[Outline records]

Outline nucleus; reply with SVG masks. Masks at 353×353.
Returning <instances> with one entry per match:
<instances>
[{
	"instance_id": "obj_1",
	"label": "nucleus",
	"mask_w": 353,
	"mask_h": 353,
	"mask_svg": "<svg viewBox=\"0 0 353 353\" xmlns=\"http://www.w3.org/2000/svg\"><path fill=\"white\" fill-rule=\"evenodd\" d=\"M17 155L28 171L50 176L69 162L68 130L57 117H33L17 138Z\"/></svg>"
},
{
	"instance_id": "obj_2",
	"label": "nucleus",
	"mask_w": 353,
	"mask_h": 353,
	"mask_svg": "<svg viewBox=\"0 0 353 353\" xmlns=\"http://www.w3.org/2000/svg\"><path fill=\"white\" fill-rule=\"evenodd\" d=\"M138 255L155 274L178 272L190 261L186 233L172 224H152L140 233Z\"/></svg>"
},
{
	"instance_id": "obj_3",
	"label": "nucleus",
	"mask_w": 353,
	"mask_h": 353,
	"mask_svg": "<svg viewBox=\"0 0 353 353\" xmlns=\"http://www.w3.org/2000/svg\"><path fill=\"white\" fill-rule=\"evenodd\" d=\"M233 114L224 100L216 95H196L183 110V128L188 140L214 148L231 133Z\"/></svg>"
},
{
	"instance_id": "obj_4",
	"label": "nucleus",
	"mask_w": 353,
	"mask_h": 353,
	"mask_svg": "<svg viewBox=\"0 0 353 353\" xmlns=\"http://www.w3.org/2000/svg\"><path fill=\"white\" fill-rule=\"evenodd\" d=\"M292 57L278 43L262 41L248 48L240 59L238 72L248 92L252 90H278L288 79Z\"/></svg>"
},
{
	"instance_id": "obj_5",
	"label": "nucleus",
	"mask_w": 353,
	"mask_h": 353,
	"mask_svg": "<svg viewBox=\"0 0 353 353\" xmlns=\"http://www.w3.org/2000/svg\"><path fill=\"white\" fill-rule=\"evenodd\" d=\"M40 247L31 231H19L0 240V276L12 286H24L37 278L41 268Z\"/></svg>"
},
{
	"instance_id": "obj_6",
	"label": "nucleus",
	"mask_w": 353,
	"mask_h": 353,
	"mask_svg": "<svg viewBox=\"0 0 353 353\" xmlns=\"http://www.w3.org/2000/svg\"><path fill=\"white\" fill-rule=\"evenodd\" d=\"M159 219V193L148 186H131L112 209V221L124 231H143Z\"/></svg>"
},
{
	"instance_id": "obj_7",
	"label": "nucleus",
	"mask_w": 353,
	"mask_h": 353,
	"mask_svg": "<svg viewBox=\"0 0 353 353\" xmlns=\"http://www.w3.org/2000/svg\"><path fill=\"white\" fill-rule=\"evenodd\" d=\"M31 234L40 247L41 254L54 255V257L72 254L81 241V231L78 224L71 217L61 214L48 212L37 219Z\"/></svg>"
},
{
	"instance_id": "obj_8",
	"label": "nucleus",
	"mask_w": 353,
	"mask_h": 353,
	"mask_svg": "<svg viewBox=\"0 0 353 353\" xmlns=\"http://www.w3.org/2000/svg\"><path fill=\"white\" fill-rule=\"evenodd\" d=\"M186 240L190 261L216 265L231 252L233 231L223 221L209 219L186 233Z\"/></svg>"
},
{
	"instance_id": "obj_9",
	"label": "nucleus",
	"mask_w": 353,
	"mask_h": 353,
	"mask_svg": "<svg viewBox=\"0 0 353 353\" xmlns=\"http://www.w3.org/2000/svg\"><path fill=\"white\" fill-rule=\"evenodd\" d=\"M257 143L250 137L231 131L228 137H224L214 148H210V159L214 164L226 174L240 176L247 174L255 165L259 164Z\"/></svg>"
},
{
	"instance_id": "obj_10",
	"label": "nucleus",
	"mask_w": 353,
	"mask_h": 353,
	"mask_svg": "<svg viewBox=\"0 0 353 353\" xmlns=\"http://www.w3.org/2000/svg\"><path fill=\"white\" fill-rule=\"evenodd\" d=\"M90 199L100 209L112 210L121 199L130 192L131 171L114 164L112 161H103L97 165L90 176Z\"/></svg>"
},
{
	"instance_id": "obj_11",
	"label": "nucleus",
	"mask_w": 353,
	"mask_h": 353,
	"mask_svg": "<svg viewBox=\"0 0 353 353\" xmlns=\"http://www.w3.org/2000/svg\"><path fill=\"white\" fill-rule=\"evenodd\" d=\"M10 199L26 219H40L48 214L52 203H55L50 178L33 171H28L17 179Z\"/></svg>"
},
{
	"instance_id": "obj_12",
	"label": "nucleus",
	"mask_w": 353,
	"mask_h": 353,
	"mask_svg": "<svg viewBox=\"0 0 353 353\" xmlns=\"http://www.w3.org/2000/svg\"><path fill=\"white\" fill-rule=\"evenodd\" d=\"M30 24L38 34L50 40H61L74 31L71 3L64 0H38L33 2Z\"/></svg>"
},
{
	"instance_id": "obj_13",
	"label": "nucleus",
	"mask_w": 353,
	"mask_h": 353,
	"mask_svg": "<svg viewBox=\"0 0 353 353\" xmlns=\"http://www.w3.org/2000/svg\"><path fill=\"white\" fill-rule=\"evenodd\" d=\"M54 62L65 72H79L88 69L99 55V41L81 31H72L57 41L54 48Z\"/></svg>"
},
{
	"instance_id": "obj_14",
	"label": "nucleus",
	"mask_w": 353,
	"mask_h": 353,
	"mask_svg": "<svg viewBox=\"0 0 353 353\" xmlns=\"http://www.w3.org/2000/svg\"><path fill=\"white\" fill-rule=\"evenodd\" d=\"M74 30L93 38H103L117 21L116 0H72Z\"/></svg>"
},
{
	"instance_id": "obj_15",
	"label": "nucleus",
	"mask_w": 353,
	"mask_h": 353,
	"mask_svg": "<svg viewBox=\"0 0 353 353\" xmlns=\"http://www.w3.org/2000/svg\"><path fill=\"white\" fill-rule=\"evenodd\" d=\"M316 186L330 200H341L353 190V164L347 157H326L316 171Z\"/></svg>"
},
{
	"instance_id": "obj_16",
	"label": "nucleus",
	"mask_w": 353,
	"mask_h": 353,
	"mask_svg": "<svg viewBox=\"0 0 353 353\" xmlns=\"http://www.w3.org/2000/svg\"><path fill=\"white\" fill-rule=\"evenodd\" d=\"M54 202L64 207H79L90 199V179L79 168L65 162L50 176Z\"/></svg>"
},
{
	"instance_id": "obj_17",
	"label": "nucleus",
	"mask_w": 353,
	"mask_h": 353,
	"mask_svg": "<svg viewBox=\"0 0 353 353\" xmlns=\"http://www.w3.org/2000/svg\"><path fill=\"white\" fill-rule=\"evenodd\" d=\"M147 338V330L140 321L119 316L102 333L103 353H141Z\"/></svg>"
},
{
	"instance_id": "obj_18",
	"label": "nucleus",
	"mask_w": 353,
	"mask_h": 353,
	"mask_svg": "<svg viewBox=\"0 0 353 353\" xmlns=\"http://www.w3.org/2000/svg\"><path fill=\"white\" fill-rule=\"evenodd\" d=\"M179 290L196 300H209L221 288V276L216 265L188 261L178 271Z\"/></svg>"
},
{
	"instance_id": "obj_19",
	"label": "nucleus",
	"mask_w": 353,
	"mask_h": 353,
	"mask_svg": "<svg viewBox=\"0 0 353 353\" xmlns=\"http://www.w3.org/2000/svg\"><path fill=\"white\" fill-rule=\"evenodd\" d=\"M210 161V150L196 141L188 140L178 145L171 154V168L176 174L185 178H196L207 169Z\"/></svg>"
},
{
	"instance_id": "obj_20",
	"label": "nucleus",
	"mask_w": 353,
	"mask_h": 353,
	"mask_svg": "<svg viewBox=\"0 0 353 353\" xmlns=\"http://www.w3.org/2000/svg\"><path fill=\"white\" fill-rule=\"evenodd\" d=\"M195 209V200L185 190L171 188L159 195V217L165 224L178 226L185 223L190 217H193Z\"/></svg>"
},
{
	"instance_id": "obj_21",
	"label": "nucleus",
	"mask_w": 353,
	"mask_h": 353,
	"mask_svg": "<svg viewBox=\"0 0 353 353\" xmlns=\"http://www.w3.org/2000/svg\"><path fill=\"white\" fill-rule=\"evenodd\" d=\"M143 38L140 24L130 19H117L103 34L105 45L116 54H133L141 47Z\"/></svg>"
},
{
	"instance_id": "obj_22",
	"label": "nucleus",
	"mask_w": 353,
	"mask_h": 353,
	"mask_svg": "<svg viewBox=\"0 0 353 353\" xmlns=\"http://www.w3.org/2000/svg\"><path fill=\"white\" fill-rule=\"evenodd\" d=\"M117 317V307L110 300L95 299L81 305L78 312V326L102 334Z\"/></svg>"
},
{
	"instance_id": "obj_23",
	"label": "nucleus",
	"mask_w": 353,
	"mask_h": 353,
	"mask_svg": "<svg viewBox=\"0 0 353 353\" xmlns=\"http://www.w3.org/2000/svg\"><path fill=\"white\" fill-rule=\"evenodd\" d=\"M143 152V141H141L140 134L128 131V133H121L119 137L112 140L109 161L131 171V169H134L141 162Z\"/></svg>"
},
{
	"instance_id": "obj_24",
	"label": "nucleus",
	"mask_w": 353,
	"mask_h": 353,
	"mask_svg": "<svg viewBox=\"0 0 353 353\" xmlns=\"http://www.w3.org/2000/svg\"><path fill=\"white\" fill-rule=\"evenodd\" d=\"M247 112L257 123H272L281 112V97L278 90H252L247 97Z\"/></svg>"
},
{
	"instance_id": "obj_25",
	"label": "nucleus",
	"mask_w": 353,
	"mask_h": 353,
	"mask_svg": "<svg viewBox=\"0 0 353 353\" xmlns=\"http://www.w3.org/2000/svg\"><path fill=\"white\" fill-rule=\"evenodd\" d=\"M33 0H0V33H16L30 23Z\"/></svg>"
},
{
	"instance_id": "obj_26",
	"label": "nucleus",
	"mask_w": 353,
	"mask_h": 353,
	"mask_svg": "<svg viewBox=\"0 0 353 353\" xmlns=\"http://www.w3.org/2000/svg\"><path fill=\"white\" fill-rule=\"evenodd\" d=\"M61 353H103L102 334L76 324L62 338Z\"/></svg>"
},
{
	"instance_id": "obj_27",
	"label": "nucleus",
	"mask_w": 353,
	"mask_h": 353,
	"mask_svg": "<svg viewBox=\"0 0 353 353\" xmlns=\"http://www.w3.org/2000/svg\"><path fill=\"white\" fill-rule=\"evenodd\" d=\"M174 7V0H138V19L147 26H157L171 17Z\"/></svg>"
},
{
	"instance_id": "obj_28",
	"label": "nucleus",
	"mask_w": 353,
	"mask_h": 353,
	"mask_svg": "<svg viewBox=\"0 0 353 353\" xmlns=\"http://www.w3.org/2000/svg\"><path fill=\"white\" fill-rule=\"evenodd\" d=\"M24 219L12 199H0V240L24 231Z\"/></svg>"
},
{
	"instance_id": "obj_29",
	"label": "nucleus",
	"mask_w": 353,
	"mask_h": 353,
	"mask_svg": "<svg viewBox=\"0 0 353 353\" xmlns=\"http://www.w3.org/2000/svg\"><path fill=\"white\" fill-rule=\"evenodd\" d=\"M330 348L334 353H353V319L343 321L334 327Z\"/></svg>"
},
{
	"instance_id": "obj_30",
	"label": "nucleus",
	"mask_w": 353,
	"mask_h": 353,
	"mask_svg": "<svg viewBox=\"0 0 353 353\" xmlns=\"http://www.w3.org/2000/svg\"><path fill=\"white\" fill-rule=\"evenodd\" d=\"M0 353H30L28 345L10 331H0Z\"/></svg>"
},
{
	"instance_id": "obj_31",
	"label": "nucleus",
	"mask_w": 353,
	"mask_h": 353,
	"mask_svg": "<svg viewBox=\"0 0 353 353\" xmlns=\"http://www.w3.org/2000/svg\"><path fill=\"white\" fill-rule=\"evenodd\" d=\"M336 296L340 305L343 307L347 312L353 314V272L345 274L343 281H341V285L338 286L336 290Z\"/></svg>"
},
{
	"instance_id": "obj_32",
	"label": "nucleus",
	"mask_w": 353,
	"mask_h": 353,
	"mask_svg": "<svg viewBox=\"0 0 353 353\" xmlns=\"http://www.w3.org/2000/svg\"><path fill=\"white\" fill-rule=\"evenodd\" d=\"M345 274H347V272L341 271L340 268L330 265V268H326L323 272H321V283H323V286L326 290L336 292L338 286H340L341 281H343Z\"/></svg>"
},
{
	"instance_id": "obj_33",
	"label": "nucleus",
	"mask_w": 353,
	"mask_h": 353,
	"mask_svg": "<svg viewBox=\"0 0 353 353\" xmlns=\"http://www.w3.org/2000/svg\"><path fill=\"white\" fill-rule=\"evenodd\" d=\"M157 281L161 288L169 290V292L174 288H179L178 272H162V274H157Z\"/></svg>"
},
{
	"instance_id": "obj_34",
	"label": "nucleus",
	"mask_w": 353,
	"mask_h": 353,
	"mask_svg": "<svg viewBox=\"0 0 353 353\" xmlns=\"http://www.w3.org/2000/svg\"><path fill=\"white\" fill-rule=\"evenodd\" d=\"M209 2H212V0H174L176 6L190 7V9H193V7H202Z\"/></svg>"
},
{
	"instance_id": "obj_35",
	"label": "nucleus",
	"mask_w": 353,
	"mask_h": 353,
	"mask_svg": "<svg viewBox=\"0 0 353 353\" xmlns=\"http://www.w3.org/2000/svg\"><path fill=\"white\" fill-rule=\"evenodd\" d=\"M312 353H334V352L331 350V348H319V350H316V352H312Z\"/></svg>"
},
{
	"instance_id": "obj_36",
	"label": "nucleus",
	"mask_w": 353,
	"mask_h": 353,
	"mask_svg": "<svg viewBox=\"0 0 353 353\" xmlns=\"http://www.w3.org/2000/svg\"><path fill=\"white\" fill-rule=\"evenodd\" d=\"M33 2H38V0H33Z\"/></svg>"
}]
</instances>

PROBLEM DESCRIPTION: Report every line of the outline records above that contains the string "with".

THE OUTPUT:
Outline nucleus; reply with SVG masks. Masks at 353×353.
Returning <instances> with one entry per match:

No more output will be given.